Поставленная задача 1 »
Ответьте по статье о выставке на три вопроса:
(a) Работы скольких художников представлены на выставке?
(b) Какого художника из всех экспонентов однозначно рассматривают как еврейского художника?
(c) Каких двух художников нет на выставке из-за способа отбора?
Поставленная задача 2 » Изложите статью о выставке в двух предложениях.

В нью-йоркском Еврейском музее открылась выставка "Русские еврейские художники в век перемен. 1890-1990" — первая выставка на эту кажущуюся столь очевидной тему. Всего экспонатов — картин, скульптур, графических листов и документов — более трехсот; это работы пятидесяти художников, выполненные именно в России или в СССР, хотя многие из авторов, представленных на выставке, рано или поздно покинули страну, в которой родились. Среди авторов есть и те, без которых невозможно себе представить русское искусство: Исаак Левитан, Роберт Фальк, Эль Лисицкий, Илья Кабаков. Но из всех экспонентов выставки, пожалуй, только Шагал однозначно рассматривается как еврейский художник; относительно остальных такое определение может вызвать протест. Существует ли вообще еврейское русское искусство? Эту проблему комментирует ЕКАТЕРИНА Ъ-ДЕГОТЬ.
Сомнения и претензии
Мне трудно судить, как воспринимается эта выставка в Америке, но можно вообразить, как была бы она принята в Москве: с удивлением и даже с иронией. Отбор художников для выставки был проведен беспристрастно-механически — по метрике: здесь нет ни полуевреев, ни детей крещеных родителей, и потому, например, нет ни Ильи Репина, ни Валентина Серова. Подход, конечно, формальный, но задумаемся — к чему привели бы нас другие решения? А их — два.

Представленные данные »
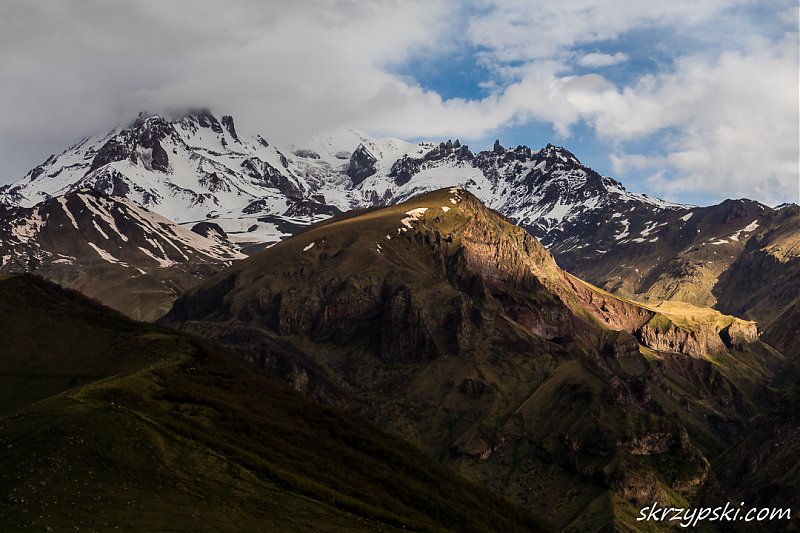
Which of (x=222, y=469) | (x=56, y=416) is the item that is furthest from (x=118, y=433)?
(x=222, y=469)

Полный ответ 1 »
(a) Пятидесяти художников.
(b) Шагала.
(c) Ильи Репина и Валентина Серова.

Полный ответ 2 » В нью-йоркском Еврейском музее открылась первая выставка о русских еврейских художниках 1890–1990 годов, на которой более трехсот экспонатов пятидесяти авторов, включая Левитана, Фалька, Лисицкого и Кабакова. Автор статьи допускает, что в Москве выставку приняли бы с удивлением и иронией, и отмечает формальный отбор художников по метрике, из-за которого на ней нет ни Репина, ни Серова.